[begin DATA FOR PROCESSING]

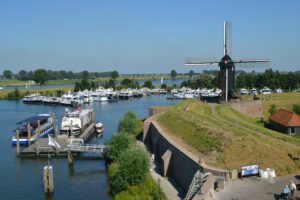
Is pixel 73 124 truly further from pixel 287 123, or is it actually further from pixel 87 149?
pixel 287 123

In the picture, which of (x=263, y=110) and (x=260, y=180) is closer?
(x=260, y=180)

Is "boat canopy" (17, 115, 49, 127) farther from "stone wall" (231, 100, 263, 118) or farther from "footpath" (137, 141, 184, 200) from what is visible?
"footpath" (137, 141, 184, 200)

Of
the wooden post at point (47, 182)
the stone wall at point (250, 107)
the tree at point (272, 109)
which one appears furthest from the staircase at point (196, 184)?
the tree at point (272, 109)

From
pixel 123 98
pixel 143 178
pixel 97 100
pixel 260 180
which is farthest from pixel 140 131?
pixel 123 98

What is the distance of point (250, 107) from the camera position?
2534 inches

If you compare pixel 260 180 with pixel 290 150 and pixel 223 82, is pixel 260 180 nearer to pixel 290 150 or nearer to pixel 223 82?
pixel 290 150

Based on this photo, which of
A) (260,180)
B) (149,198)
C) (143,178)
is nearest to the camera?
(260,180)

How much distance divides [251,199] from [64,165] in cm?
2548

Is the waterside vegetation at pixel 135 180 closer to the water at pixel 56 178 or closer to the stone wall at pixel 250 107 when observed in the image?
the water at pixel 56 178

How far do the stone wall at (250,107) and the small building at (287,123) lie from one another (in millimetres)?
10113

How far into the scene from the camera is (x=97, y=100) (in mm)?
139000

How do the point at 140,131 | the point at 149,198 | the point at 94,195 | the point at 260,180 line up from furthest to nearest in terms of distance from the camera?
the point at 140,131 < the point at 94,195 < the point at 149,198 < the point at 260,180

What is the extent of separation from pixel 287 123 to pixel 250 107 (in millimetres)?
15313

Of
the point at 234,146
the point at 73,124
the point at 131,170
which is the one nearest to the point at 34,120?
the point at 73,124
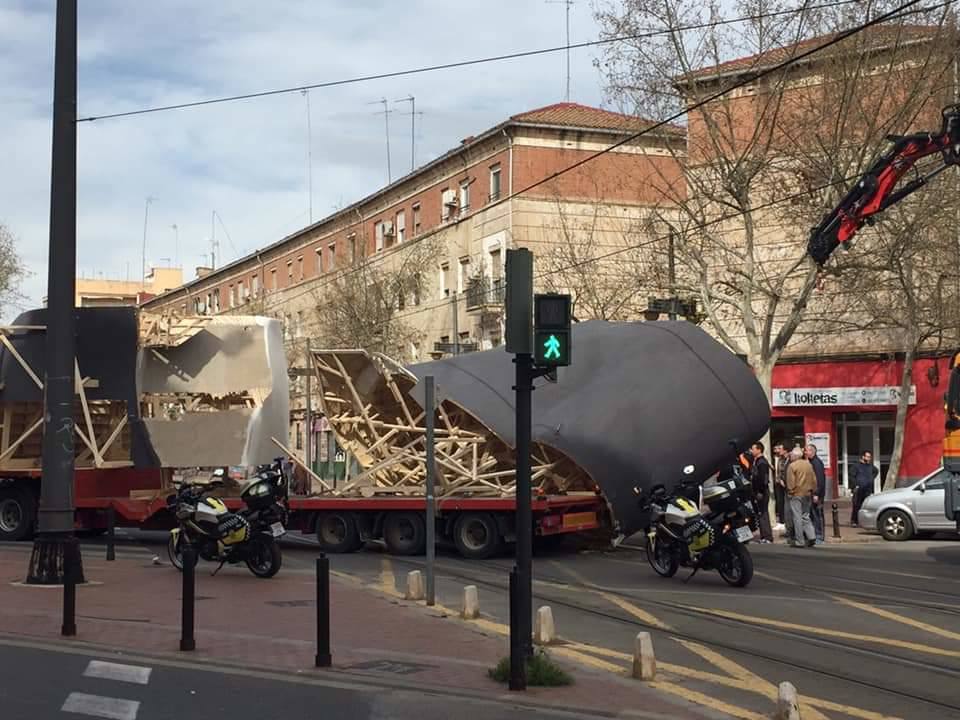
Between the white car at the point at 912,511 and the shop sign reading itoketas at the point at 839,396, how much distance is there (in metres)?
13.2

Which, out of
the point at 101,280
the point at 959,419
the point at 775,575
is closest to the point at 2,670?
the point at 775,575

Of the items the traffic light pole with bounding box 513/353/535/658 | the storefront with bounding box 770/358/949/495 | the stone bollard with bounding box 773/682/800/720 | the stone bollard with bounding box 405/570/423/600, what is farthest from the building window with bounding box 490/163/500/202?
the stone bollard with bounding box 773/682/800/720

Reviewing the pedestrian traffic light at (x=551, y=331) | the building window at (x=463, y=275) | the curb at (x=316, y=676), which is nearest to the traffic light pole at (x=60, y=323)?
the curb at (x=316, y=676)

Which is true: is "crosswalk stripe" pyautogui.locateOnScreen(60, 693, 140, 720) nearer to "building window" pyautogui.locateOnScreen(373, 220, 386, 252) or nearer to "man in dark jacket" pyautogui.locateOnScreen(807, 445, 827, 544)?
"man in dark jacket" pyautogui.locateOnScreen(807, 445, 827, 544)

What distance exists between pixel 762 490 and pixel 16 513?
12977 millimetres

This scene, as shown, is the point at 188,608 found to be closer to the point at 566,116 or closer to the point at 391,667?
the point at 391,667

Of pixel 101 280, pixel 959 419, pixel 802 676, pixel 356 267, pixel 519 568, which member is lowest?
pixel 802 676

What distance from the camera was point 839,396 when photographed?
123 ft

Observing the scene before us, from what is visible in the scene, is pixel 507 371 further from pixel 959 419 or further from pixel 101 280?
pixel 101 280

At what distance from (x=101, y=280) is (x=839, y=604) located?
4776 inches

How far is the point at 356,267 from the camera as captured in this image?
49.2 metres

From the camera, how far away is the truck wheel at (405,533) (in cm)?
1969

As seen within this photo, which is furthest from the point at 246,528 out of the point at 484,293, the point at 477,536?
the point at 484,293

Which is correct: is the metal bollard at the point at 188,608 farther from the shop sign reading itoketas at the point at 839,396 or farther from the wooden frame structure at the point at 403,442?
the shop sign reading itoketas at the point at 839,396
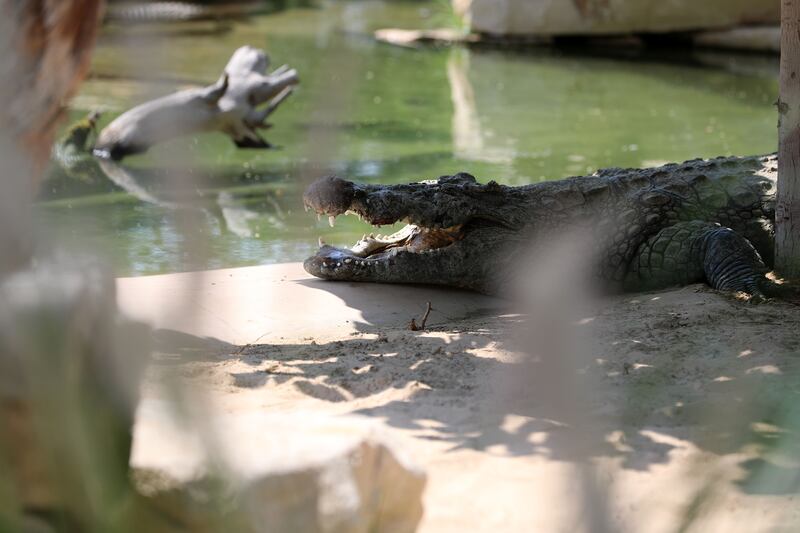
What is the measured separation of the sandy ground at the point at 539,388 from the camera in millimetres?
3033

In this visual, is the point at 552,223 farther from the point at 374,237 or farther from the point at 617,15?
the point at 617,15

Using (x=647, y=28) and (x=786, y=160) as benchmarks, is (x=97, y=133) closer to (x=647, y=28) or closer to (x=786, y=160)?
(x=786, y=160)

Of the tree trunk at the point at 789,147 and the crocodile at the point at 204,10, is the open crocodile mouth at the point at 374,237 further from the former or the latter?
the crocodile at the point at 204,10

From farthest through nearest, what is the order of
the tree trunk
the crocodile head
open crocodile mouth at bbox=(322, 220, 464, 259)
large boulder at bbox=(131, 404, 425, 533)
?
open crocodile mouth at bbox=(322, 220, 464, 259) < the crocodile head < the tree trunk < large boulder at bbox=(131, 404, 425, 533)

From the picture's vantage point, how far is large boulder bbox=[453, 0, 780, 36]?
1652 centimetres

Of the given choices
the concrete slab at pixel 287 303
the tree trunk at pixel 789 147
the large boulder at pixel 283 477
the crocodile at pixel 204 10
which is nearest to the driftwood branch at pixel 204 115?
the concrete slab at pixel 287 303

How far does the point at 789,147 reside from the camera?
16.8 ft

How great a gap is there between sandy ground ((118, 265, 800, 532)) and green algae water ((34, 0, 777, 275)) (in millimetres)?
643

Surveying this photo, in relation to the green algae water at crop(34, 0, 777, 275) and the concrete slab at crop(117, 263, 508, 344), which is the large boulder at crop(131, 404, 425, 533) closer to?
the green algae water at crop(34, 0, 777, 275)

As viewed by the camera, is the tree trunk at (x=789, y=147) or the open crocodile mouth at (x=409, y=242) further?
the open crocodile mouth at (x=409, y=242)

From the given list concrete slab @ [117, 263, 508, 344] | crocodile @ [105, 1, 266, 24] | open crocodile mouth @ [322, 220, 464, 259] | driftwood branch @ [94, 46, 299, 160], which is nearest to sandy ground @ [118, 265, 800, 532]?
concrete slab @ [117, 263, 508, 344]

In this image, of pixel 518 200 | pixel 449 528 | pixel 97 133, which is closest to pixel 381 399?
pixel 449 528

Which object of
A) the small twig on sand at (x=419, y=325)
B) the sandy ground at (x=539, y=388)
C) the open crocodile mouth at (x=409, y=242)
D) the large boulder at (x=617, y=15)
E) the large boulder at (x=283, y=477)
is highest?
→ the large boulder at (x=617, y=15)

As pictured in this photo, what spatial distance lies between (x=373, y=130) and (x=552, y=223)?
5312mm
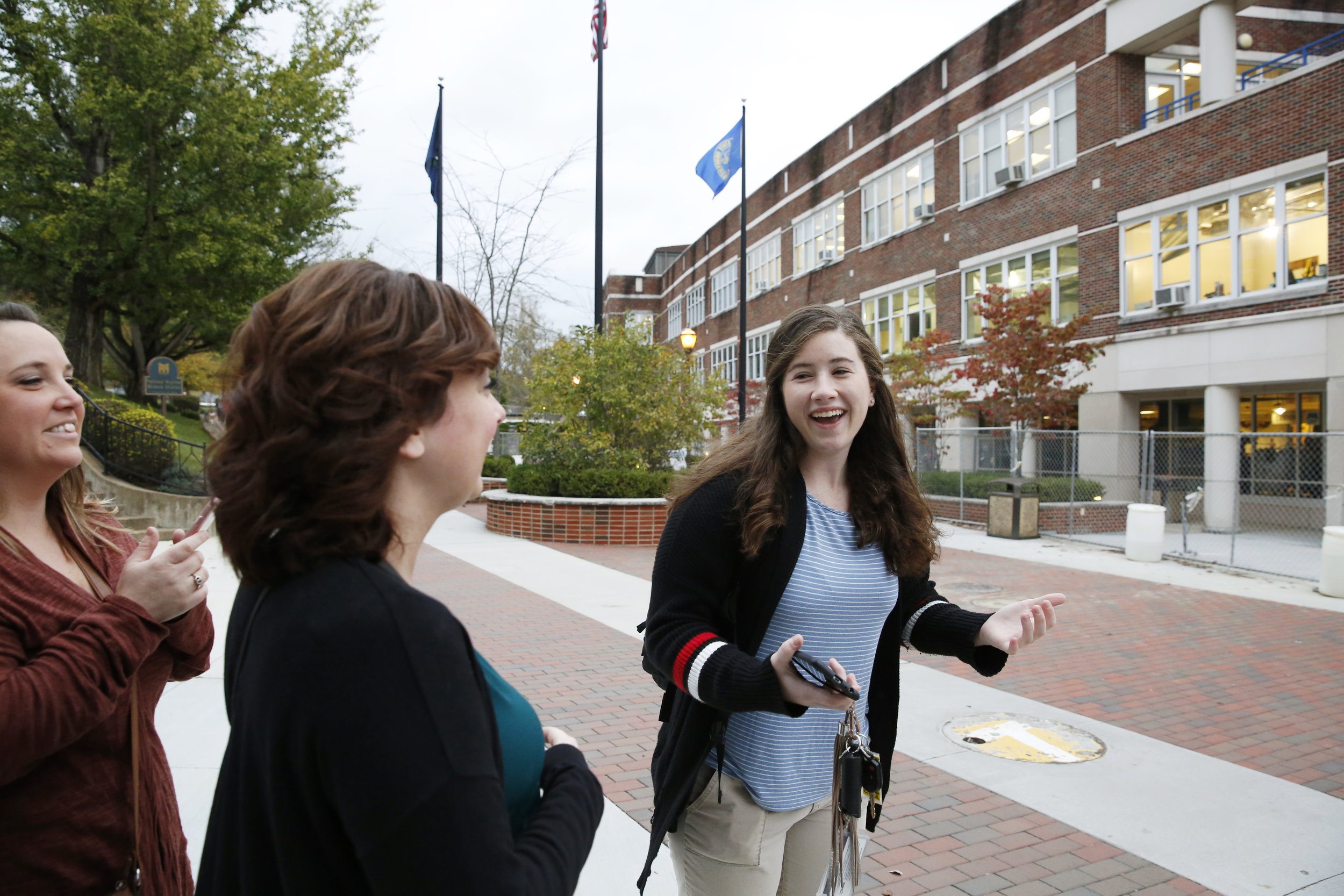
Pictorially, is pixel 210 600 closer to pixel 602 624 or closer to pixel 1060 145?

[end DATA FOR PROCESSING]
[begin DATA FOR PROCESSING]

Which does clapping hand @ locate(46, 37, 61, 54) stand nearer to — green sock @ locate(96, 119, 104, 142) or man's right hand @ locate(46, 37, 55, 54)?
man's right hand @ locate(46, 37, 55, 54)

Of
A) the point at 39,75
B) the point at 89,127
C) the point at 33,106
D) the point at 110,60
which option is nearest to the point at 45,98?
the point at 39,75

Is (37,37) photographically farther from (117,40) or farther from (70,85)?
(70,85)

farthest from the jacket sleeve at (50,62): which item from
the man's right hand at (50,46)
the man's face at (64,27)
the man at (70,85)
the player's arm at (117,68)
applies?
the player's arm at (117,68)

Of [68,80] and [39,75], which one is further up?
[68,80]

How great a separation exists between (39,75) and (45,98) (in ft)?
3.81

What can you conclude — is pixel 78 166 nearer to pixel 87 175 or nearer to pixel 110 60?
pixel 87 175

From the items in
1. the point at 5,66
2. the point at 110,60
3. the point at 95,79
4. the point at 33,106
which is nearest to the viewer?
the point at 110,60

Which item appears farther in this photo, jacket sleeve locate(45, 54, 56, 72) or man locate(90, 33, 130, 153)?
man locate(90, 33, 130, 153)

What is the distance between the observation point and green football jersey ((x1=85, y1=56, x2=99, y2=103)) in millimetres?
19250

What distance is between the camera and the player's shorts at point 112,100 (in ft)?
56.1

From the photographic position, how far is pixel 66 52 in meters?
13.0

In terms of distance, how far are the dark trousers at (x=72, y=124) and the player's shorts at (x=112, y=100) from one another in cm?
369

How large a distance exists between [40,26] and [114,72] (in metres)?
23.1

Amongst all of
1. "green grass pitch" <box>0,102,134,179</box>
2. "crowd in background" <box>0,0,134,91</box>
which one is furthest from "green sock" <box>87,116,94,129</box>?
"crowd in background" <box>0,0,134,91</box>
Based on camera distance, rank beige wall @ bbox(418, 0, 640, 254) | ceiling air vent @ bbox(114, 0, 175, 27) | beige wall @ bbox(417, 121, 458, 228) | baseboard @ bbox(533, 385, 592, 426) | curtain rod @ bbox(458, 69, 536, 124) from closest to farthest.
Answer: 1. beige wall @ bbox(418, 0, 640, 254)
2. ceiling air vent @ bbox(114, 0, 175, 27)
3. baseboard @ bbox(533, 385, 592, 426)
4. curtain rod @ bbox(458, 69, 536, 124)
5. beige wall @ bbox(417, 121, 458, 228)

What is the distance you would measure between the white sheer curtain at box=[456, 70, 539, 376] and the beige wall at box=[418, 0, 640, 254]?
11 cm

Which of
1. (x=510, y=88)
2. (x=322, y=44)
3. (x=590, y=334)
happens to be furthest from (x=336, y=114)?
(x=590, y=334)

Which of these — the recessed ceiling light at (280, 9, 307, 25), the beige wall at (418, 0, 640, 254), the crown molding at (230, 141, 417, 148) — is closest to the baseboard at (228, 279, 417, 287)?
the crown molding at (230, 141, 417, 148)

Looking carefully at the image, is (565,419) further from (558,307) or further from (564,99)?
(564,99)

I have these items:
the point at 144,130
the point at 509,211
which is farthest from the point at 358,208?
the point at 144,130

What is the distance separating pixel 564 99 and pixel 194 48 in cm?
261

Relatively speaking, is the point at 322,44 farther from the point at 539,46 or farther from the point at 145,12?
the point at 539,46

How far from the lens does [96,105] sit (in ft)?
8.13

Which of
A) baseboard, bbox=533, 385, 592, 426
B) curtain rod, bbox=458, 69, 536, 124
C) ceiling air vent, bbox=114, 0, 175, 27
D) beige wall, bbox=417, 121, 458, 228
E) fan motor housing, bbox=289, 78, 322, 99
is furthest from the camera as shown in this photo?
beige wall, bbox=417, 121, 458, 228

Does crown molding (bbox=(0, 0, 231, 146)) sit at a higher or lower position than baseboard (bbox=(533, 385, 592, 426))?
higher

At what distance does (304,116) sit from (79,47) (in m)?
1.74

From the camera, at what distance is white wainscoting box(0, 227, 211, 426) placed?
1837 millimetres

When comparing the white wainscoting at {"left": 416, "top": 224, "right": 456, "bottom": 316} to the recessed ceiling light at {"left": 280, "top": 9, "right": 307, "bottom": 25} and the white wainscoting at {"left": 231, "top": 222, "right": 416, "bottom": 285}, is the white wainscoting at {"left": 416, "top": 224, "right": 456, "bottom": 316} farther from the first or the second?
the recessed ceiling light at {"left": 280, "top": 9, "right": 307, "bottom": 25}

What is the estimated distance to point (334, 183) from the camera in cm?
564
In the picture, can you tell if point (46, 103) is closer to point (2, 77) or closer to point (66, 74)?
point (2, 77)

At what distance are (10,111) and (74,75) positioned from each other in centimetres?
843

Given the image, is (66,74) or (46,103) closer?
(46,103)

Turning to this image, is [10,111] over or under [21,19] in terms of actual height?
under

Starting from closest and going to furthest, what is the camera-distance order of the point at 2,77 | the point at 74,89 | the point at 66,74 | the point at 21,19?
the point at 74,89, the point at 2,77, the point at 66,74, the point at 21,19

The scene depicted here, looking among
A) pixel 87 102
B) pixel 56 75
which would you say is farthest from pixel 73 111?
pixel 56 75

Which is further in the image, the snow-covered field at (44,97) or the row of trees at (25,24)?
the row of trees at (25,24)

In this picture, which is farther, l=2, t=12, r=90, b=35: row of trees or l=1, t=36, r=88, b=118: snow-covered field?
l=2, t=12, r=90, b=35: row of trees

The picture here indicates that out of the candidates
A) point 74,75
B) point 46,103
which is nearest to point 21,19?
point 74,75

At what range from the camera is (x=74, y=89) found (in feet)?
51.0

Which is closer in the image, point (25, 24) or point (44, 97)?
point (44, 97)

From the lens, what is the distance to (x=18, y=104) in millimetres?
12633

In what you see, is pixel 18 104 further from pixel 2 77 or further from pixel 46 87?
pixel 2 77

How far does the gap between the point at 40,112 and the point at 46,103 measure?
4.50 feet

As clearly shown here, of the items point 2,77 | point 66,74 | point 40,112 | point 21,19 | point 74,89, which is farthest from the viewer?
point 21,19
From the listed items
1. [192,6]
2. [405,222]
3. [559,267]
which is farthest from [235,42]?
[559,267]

[end DATA FOR PROCESSING]

> _PROBLEM STATEMENT_: From the data above, pull out each line that contains the string "crop", matching case.

> _TASK OUTPUT_:
Surveying this photo, in relation to the green algae water at crop(34, 0, 777, 275) and the concrete slab at crop(117, 263, 508, 344), which is the large boulder at crop(131, 404, 425, 533) closer to?
the green algae water at crop(34, 0, 777, 275)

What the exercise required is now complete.